#### Your task:
In the material below, find the line containing "[volunteer wildlife ID]" and the line containing "United States, site lebec_CA-20.", then reproduce exactly both of them and every line between, and nothing else.

*** Opening of Task data ***

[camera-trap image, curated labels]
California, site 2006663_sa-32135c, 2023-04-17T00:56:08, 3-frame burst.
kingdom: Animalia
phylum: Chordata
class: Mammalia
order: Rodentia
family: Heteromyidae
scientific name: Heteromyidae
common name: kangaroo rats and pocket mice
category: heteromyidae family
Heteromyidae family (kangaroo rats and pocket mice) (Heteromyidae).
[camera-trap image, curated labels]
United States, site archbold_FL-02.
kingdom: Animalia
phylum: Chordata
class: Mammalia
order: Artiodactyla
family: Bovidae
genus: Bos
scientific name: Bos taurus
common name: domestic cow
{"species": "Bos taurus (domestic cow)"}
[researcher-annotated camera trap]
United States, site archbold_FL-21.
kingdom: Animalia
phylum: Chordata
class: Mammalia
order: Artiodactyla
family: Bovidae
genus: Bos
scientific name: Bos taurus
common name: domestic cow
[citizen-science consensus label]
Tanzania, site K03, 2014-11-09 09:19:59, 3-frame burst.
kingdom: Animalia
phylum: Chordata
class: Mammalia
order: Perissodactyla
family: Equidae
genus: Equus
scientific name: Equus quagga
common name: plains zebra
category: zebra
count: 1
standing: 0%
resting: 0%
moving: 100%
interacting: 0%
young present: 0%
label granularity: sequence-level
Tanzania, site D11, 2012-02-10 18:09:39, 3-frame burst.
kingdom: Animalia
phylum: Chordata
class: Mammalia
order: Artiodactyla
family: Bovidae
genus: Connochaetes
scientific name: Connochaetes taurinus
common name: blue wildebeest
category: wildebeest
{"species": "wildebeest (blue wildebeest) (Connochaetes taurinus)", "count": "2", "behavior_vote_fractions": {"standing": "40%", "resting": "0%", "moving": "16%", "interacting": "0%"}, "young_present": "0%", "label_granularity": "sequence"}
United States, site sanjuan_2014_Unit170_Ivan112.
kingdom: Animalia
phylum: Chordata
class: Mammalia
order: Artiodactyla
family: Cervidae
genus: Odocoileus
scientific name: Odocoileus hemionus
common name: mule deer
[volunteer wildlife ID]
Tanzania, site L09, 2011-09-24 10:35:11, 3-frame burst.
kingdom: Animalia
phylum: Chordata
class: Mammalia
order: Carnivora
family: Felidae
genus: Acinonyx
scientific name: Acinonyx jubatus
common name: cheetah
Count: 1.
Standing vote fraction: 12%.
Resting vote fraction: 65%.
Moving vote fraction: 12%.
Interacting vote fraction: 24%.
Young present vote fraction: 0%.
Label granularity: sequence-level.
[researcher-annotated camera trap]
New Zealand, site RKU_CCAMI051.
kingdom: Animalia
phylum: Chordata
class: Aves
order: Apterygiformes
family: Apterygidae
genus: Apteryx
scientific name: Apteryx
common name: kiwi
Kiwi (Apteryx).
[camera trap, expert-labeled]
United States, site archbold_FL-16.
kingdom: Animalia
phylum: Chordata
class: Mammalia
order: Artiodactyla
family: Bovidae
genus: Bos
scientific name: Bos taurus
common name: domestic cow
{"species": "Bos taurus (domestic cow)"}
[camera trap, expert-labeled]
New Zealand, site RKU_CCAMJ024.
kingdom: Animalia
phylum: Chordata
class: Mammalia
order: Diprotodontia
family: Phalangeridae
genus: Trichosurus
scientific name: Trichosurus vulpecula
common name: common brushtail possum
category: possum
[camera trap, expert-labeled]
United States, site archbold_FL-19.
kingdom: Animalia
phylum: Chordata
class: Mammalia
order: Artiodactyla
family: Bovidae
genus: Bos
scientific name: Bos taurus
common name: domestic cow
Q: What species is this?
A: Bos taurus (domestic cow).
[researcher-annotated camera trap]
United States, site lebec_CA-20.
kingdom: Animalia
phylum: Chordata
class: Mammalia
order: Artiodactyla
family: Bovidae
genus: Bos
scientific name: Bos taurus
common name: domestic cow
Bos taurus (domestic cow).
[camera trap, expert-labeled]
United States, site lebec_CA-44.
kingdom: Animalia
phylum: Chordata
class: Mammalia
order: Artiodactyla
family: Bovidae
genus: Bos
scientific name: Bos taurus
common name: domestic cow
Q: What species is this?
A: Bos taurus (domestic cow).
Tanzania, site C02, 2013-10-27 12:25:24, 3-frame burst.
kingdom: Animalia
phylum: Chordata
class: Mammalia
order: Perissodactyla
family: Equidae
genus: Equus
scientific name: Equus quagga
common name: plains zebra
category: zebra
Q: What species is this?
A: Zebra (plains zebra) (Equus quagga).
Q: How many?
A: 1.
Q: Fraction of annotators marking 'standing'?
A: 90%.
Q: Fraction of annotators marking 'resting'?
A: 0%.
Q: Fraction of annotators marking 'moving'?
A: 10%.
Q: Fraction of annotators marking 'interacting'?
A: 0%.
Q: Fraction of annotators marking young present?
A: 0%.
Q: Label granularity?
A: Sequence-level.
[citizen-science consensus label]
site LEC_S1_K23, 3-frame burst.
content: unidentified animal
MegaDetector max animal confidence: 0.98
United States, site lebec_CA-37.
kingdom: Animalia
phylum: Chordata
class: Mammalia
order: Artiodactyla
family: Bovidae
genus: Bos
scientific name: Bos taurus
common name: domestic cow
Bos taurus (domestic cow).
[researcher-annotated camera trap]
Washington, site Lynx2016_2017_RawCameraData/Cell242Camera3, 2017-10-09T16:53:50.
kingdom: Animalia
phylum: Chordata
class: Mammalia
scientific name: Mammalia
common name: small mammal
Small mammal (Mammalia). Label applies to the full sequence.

*** Close of Task data ***

#### Response for this exercise:
[volunteer wildlife ID]
Tanzania, site L09, 2011-09-24 10:35:11, 3-frame burst.
kingdom: Animalia
phylum: Chordata
class: Mammalia
order: Carnivora
family: Felidae
genus: Acinonyx
scientific name: Acinonyx jubatus
common name: cheetah
Count: 1.
Standing vote fraction: 12%.
Resting vote fraction: 65%.
Moving vote fraction: 12%.
Interacting vote fraction: 24%.
Young present vote fraction: 0%.
Label granularity: sequence-level.
[researcher-annotated camera trap]
New Zealand, site RKU_CCAMI051.
kingdom: Animalia
phylum: Chordata
class: Aves
order: Apterygiformes
family: Apterygidae
genus: Apteryx
scientific name: Apteryx
common name: kiwi
Kiwi (Apteryx).
[camera trap, expert-labeled]
United States, site archbold_FL-16.
kingdom: Animalia
phylum: Chordata
class: Mammalia
order: Artiodactyla
family: Bovidae
genus: Bos
scientific name: Bos taurus
common name: domestic cow
{"species": "Bos taurus (domestic cow)"}
[camera trap, expert-labeled]
New Zealand, site RKU_CCAMJ024.
kingdom: Animalia
phylum: Chordata
class: Mammalia
order: Diprotodontia
family: Phalangeridae
genus: Trichosurus
scientific name: Trichosurus vulpecula
common name: common brushtail possum
category: possum
[camera trap, expert-labeled]
United States, site archbold_FL-19.
kingdom: Animalia
phylum: Chordata
class: Mammalia
order: Artiodactyla
family: Bovidae
genus: Bos
scientific name: Bos taurus
common name: domestic cow
Q: What species is this?
A: Bos taurus (domestic cow).
[researcher-annotated camera trap]
United States, site lebec_CA-20.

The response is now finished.